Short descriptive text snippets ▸
■ ■ ■ ■ ■

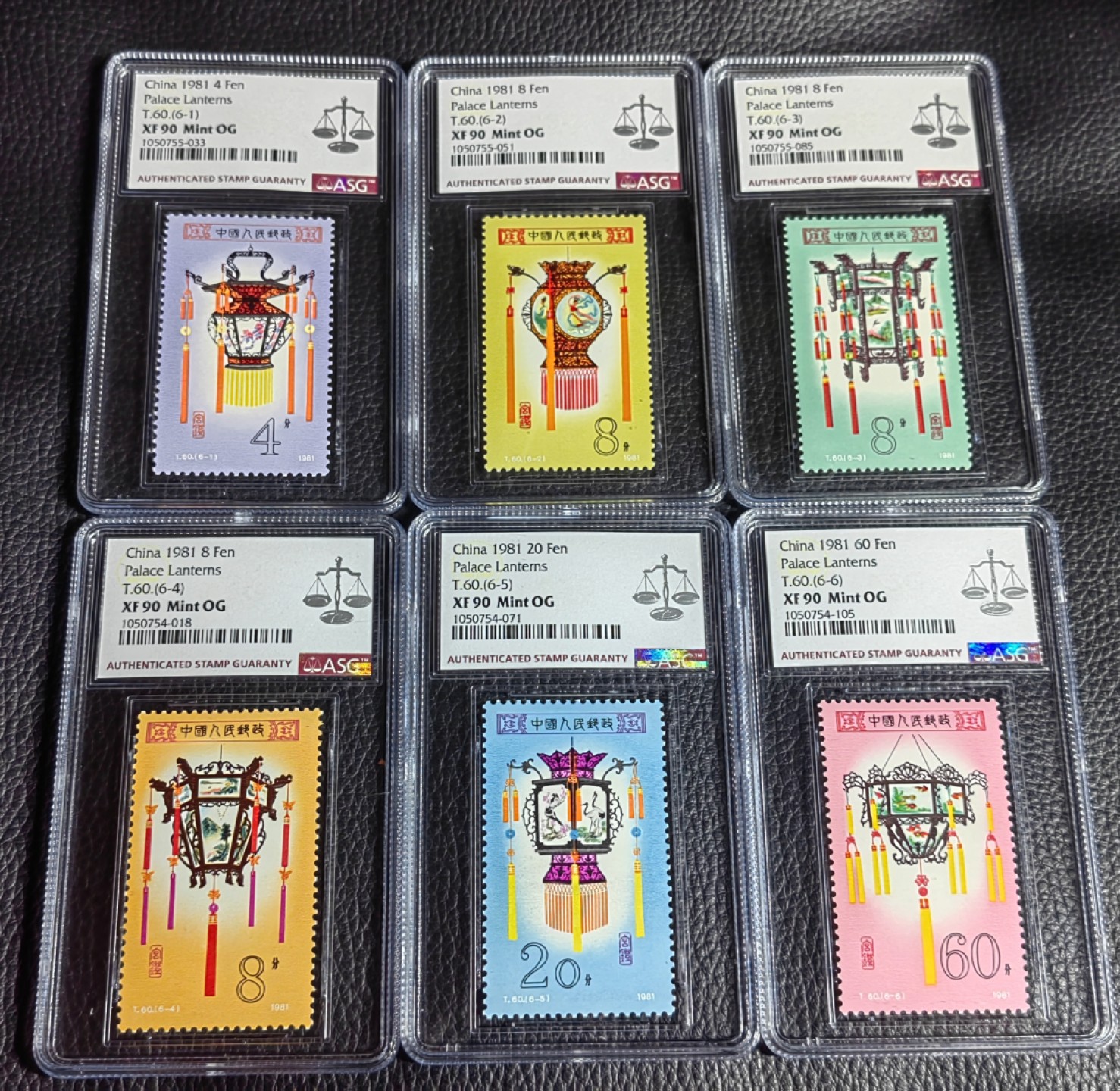洪涛臻品批发群  精选邮票限时拍卖第一百六十三期 T60宫灯新全  ASG90分  一手出分，壳子漂亮无划痕，藏家首选，最严格时期一次性出分，状态一流，经典热门人气套票，90套非常难得，喜欢不要错过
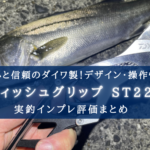 【超カッコイイ!】ダイワ フィッシュグリップST225の実釣インプレ評価【操作性も◎】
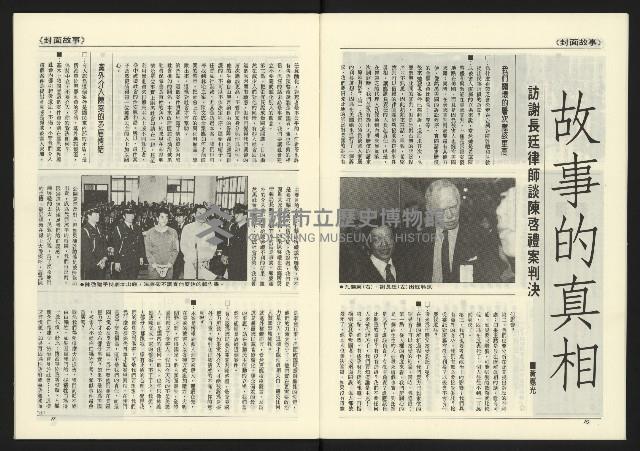 《臺灣年代週刊革新版NO.1》藏品圖，第7張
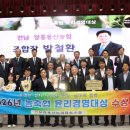 장흥축산업협동조합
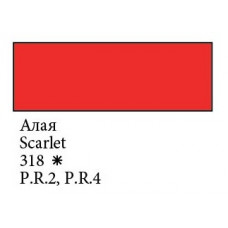 Алая акварельная краска 2.5мл, Белые Ночи
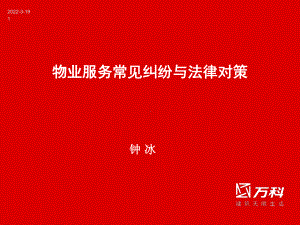 物业管理常见纠纷与法律对策8课件.ppt（81页）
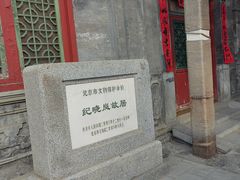 -晋阳饭庄(虎坊桥店)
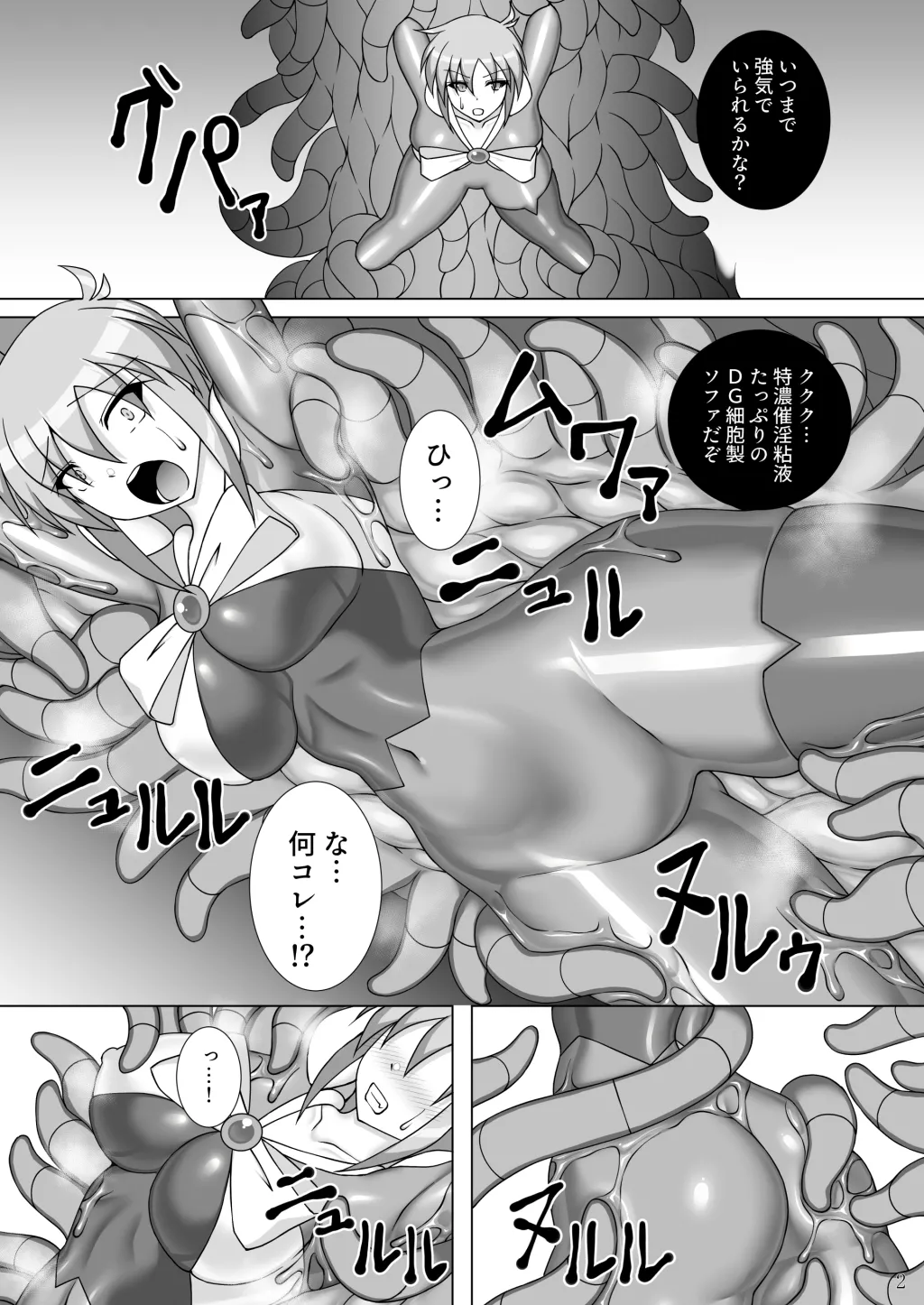 Souchaku! Fighting Suit!! 4 page 3 full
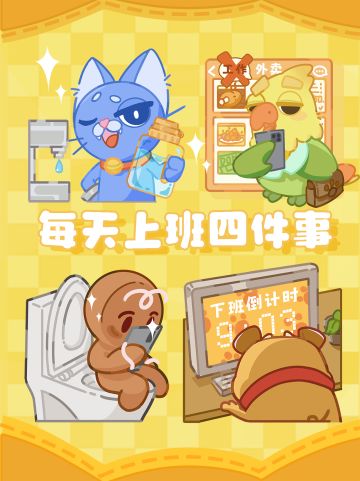 可爱头像 | 每天上班四件事🐱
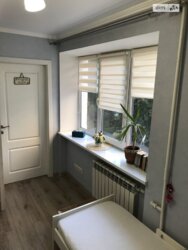 ✨ ������� Ѳ����� ����� � ������������� ��� ������ ��������! 🏠💎 ���� 13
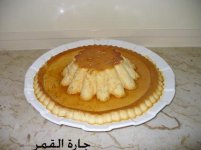 كريم كراميل.jpg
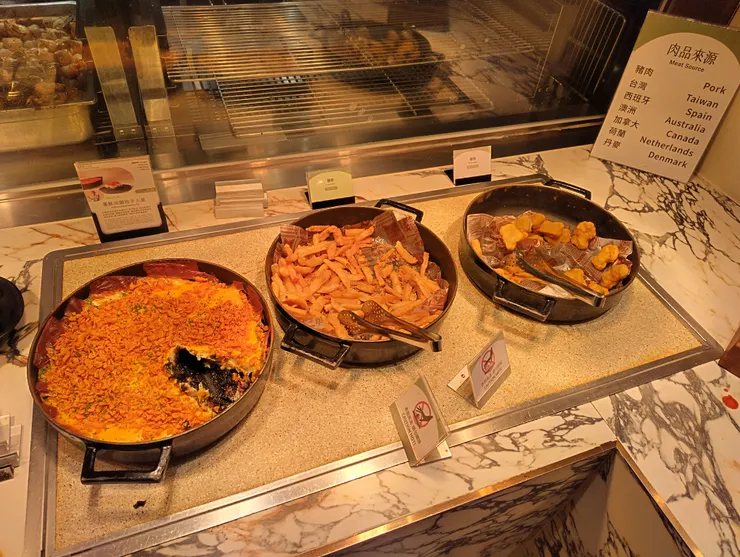 墨魷田園牧羊人派、薯條、雞塊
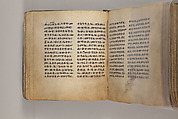 Arganonä Maryam (The Organ of Mary) prayer book, Attributed to Baselyos (The Ground Hornbill Master) (active late 17th century, Lasta region, Ethiopian), Parchment, pigment ink, wood, leather, fiber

■ ■ ■ ■ ■

About this task ▸
Format the data above as a JSON array of strings with one string per line, skipping blank lines and leaving out the pictures.

Reply ▸
[
  "洪涛臻品批发群  精选邮票限时拍卖第一百六十三期 T60宫灯新全  ASG90分  一手出分，壳子漂亮无划痕，藏家首选，最严格时期一次性出分，状态一流，经典热门人气套票，90套非常难得，喜欢不要错过",
  " 【超カッコイイ!】ダイワ フィッシュグリップST225の実釣インプレ評価【操作性も◎】",
  " 《臺灣年代週刊革新版NO.1》藏品圖，第7張",
  " 장흥축산업협동조합",
  " Алая акварельная краска 2.5мл, Белые Ночи",
  " 物业管理常见纠纷与法律对策8课件.ppt（81页）",
  " -晋阳饭庄(虎坊桥店)",
  " Souchaku! Fighting Suit!! 4 page 3 full",
  " 可爱头像 | 每天上班四件事🐱",
  " ✨ ������� Ѳ����� ����� � ������������� ��� ������ ��������! 🏠💎 ���� 13",
  " كريم كراميل.jpg",
  " 墨魷田園牧羊人派、薯條、雞塊",
  " Arganonä Maryam (The Organ of Mary) prayer book, Attributed to Baselyos (The Ground Hornbill Master) (active late 17th century, Lasta region, Ethiopian), Parchment, pigment ink, wood, leather, fiber"
]